Question

When is a particle in projectile motion at its maximum height? What is true about its velocity when this occurs? Why?

Answer 1

In idealized projectile motion, a particle is at its maximum height when its instantaneous `y`-velocity is equal to zero.

How come?

Well, for projectile motion, after the particle is launched, the only factor affecting its motion in any way (ideally) is the downward gravitational force exerted by the Earth, which gives the object a constant downward acceleration of magnitude `9.81` `"m/s"^2`.

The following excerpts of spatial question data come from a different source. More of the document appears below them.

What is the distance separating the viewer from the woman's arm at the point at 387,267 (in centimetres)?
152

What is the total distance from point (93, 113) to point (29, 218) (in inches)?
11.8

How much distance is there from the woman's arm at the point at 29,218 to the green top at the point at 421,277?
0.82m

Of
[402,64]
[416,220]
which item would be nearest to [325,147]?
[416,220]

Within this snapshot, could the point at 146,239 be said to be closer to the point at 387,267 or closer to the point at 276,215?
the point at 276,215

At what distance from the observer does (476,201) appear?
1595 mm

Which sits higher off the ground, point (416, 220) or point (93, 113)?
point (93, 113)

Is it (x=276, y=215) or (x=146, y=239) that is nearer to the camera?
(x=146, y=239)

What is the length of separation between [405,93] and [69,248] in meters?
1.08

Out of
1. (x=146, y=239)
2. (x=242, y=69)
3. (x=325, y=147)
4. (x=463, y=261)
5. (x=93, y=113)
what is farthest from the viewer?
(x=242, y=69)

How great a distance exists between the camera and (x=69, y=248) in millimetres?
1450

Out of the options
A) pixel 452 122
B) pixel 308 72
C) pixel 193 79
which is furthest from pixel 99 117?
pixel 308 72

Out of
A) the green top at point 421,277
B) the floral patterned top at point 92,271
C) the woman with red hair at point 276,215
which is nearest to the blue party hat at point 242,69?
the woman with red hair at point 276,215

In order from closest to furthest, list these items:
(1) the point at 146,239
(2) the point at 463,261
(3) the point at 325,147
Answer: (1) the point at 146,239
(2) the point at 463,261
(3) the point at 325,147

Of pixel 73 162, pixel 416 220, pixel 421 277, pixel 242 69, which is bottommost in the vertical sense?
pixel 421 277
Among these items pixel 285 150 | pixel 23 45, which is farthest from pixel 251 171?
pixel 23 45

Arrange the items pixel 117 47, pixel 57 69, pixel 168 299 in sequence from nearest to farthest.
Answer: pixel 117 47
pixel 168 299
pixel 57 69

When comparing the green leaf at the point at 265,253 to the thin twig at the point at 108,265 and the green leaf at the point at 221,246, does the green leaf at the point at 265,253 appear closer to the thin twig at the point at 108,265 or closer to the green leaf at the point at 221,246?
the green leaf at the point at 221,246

With that being said, if the particle is thrown upward, it has an initial `y`-velocity that is positive (taking positive direction to be upward), and this velocity is constantly being changed due to the gravitational acceleration.

Since the acceleration is directed opposite to the initial `y`-velocity, the velocity will decrease at a constant rate, and will intuitively become `0` at some point (and then negative afterward).

You might recall that the slope on a position vs. time graph at any point is the instantaneous velocity at that point. For a projectile thrown upward, its trajectory will resemble that of an inverse parabola like one shown here:

Notice that the slope of a projectile's path is positive until we reach the maximum height. What has happened is the initial velocity is constantly being decreased (i.e. the slope of the trajectory is decreasing) due to the negative acceleration, and at the maximum on the graph, the slope there (and thus the instantaneous velocity) is `0`, and therefore this is the maximum height, because after this, the motion (and velocity) is directed downward.